TEXT FOR ANALYSIS Start Marker

7. Earnings Per Share |
Basic EPS was computed by dividing the earnings available to common shareholders by the average weighted number of common shares outstanding. Diluted EPS was computed by dividing the earnings available to common shareholders by the diluted weighted average number of common shares outstanding.
Diluted EPS reflects the potential dilution that could occur if securities or other agreements to issue common stock (i.e., common stock equivalents) were settled. The weighted average number of potentially dilutive shares outstanding used to calculate diluted EPS is calculated using the treasury stock method.
Common Stock Equivalents — Xcel Energy Inc. has common stock equivalents related to time-based equity compensation awards.
Stock equivalent units granted to Xcel Energy Inc.’s Board of Directors are included in common shares outstanding upon grant date as there is no further service, performance or market condition associated with these awards. Restricted stock issued to employees is included in common shares outstanding when granted.
Share-based compensation arrangements for which there is currently no dilutive impact to EPS include the following:
•Equity awards subject to a performance condition; included in common shares outstanding when all necessary conditions have been satisfied by the end of the reporting period.
•Liability awards subject to a performance condition; any portions settled in shares are included in common shares outstanding upon settlement.
Common shares outstanding used in the basic and diluted EPS computation:
Three Months Ended June 30 | Six Months Ended June 30 | |||||||||||||||||||||||||
(Shares in Millions) | 2022 | 2021 | 2022 | 2021 | ||||||||||||||||||||||
Basic | 546 | 539 | 545 | 539 | ||||||||||||||||||||||
Diluted (a) | 546 | 539 | 546 | 539 |
(a)Diluted common shares outstanding included common stock equivalents of 0.3 million for the three months ended June 30, 2022 and 2021, respectively. Diluted common shares outstanding included common stock equivalents of 0.2 million and 0.3 million for the six months ended June 30, 2022 and 2021, respectively.

TEXT FOR ANALYSIS End Marker
MATERIAL SHOWN Start Marker

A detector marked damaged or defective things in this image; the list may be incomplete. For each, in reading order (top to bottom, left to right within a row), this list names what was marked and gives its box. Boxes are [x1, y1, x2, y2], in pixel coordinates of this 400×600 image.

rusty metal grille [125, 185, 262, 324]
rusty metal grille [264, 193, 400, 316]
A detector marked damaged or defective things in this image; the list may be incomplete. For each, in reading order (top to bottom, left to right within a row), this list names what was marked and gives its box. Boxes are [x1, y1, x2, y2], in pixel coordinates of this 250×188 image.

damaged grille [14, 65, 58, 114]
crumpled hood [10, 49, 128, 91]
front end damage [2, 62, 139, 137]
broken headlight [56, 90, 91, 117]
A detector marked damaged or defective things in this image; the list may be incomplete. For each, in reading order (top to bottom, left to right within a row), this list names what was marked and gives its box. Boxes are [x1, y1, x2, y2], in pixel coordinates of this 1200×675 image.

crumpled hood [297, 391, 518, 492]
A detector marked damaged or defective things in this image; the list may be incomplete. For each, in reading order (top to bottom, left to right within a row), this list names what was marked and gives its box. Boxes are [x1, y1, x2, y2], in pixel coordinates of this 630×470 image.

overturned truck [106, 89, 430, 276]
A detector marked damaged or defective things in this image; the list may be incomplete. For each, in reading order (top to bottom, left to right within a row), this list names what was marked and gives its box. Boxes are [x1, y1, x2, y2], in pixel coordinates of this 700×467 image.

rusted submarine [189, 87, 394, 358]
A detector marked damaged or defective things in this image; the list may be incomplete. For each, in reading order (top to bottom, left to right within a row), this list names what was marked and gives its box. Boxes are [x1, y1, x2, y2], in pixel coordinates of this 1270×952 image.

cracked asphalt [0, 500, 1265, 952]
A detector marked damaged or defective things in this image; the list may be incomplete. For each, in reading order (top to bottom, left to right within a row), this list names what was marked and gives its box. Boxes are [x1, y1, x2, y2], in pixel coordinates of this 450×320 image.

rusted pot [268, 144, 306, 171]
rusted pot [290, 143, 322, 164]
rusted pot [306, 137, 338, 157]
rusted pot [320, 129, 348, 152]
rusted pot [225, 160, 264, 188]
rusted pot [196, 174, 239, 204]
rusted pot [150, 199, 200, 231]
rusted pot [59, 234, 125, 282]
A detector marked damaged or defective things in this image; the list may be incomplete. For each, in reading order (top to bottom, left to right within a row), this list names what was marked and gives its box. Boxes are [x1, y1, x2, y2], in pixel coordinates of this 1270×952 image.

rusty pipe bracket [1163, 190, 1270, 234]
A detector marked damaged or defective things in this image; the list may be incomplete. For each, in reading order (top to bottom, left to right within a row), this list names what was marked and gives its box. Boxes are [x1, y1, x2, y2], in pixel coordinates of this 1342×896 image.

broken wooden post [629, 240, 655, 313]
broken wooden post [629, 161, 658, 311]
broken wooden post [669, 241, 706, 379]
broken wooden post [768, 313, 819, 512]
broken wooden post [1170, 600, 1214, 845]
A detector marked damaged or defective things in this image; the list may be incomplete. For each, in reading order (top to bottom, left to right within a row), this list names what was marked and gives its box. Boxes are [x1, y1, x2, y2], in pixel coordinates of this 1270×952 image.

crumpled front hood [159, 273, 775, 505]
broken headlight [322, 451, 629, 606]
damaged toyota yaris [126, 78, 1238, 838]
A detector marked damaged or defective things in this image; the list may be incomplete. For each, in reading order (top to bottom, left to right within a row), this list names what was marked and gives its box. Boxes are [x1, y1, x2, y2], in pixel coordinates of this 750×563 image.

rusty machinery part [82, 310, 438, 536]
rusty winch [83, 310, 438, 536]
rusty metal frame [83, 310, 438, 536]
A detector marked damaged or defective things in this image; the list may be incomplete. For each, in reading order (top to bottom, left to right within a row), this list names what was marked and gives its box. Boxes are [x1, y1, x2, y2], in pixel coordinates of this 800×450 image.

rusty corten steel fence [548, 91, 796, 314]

MATERIAL SHOWN End Marker

§ WHAT YOU HAVE TO DO:
In the earnings per share note, which method is used to calculate the weighted average number of potentially dilutive shares outstanding? Rely only on the earnings per share note, not on the material.

§ TASK RESULT:
The treasury stock method.